Why is Charles Jones, who averaged 3.6 points a game and was one of only 18 players in the NBA to have more rebounds than points a year ago, staying out of the Washington Bullets' training camp?

"I guess I have to take at least a little stand," said Jones, who was signed to a 10-day contract before the second half of the 1984-85 season. "I may be a role player, but I've always been there for the team and I've held my own pretty well."

On a team at times painfully lacking in agility and athletic ability, Jones has more than held his own. Finishing 10th in the NBA in blocked shots last season, Jones was easily Washington's best all-around defender, as well.

"His only downside is that he doesn't score a lot of points, but he plays defense, he can stop a man, he'll block shots and he's good on the traps," said Coach Kevin Loughery. "Plus, he's real good people."

Talking about his situation, sprawled across a sofa, a television game show blaring in the background of his Greenbelt home, Jones could just as easily be sitting in a hotel room passing time before heading out to the next game. The fact that he's not, that this easygoing, well-respected player is engaged in a holdout, is somewhat disconcerting to him.

"It feels weird, you spend all summer getting prepared and then the time comes and you're set back," he said. "It's tough, but I'm hanging in there."

The major stumbling block in the negotiations between Jones and the Bullets appears to be Jones' desire for some sort of guarantee in his contract so that he doesn't have to endure a situation like last season's training camp. Last year, the small forward was one of a group of players who traveled to Baltimore-Washington International airport the night before the opening game against Boston, unsure whether he had earned a place on the final roster. He hadn't.

"It all came down to that," he recalled. "We were leaving, but you hadn't heard anything. You were packing and just hoping for the best, but you didn't know if you'd be getting on a plane or getting back in your car and going home. The whole training camp was like that. It was always in the back of your mind; one part of you would be trying to learn the plays, but another part would be thinking about what you could do to stay ahead of the next guy.

"It's not so much the guarantees -- there's no such thing as a no-cut or no-trade contract, anyway. I'm not asking for anything ridiculous. I just want to go into camp comfortable and relaxed. I don't want it to be a situation where the season is coming around and I'm battling a player for a spot and it comes down to whether or not I have a good day on one particular day of camp."

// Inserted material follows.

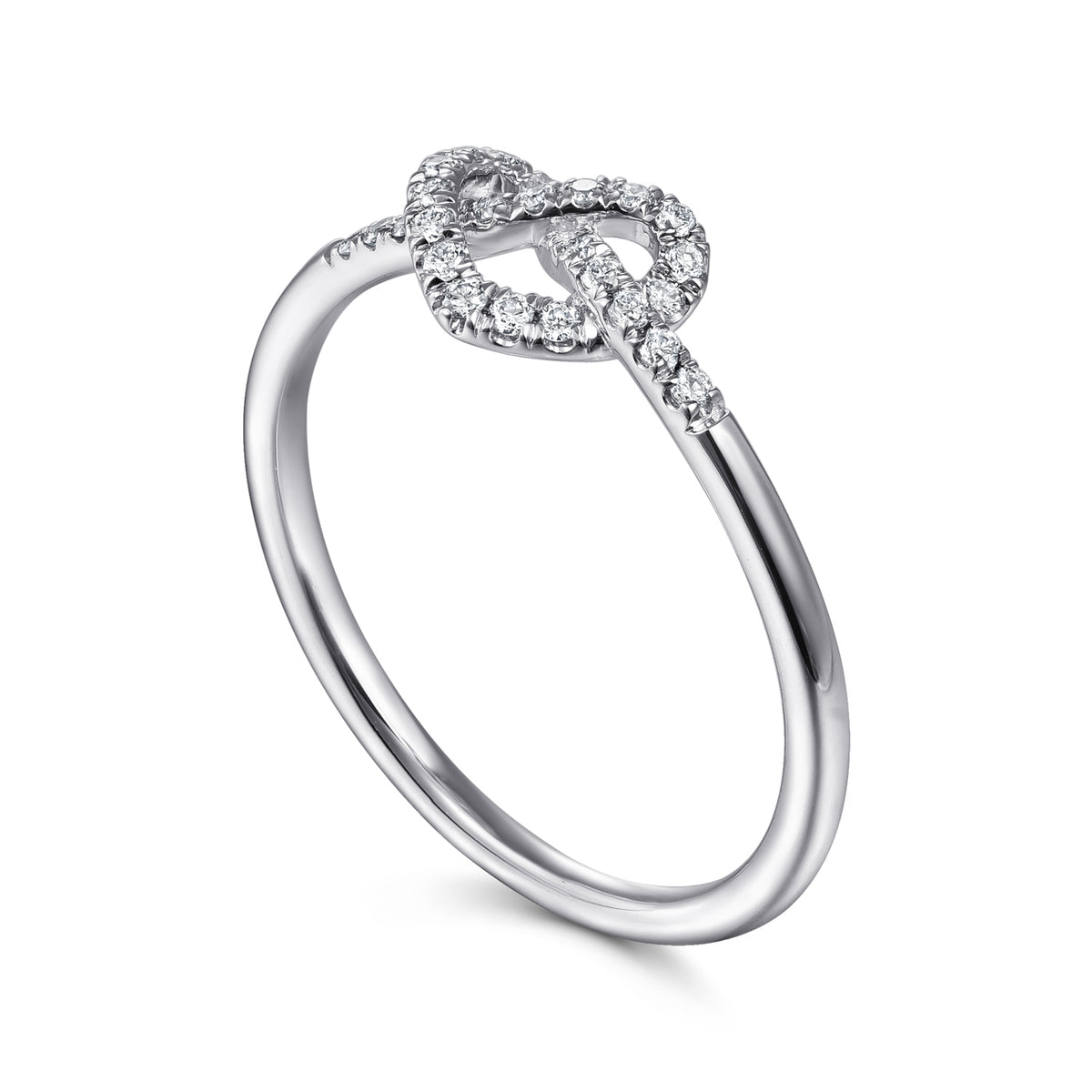14K White Gold Diamond Pretzel Love Knot Heart Ring - View 3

Yesterday, General Manager Bob Ferry said although "we want to be fair to the player, we have to do what's best for the team."

Jones knows all about team play. It's been a family tradition. His brother Major played six NBA seasons, never scoring more than 438 points or averaging more than 5.7 a game in a season. Caldwell, a 12-year veteran, has averaged seven points a game during his career, never attaining a double-digit scoring average in a single season.

Charles, 30, seems destined to follow suit. With a career high of 17 points, his best season by average was the 5.9 norm he attained in 31 games with Chicago and Washington during the 1984-85 season. Despite the lift he invariably gives the Bullets whenever he's in the game, and the intangibles he contributes on a regular basis, most people tend to concentrate on his low-scoring average.

"That's Charles' career," said Loughery, who was the coach of the Bulls when Jones was released shortly into the 1984-85 season. "When you're a specialist, you're always going to face being on the bubble. But he always survives because he's so good at what he does."

That didn't happen by accident, said Jones, for himself or his brothers.

"I think we were always surrounded by people who could shoot, but there always came a time when somebody said, 'Who do we have that can stop their guys?' " said Jones of his youth in Arkansas. "We were the ones who said, 'I'll try it,' and the label stuck. We were the guys who put more emphasis on defense. We may not score 30 points, we may only get four, but we'll stop the other guy from getting 34.

"It's been like that for me in the pros. You learn who the primary scorers are: Moses and Jeff {Malone}, Jay {Vincent}, Cliff Robinson when he was here. So you say, I'll do something else on this team that'll be beneficial and get my points from the double teams or off the offensive boards, rather than saying that I'll put it up whenever the ball hits my hands."

The problem for Jones, and especially playing with the Bullets, is that the team's lack of offensive punch makes carrying nonscorers like himself and Manute Bol something of a luxury. In addition, Loughery added, Jones' holdout "is giving someone else the opportunity to win his job."

Said Jones: "I think I could improve my scoring. I'll never jump to 20 points a game, but I think I could get between 10 and 15 and not hurt the team. I guess this {the holdout} is something like a gamble; that's why I'm hoping it'll all get worked out pretty soon."

Loughery said he won't take each of the 17 players currently in camp to Saturday's exhibition opener against the Detroit Pistons in Muskegon, Mich., but there probably won't be any cuts before then.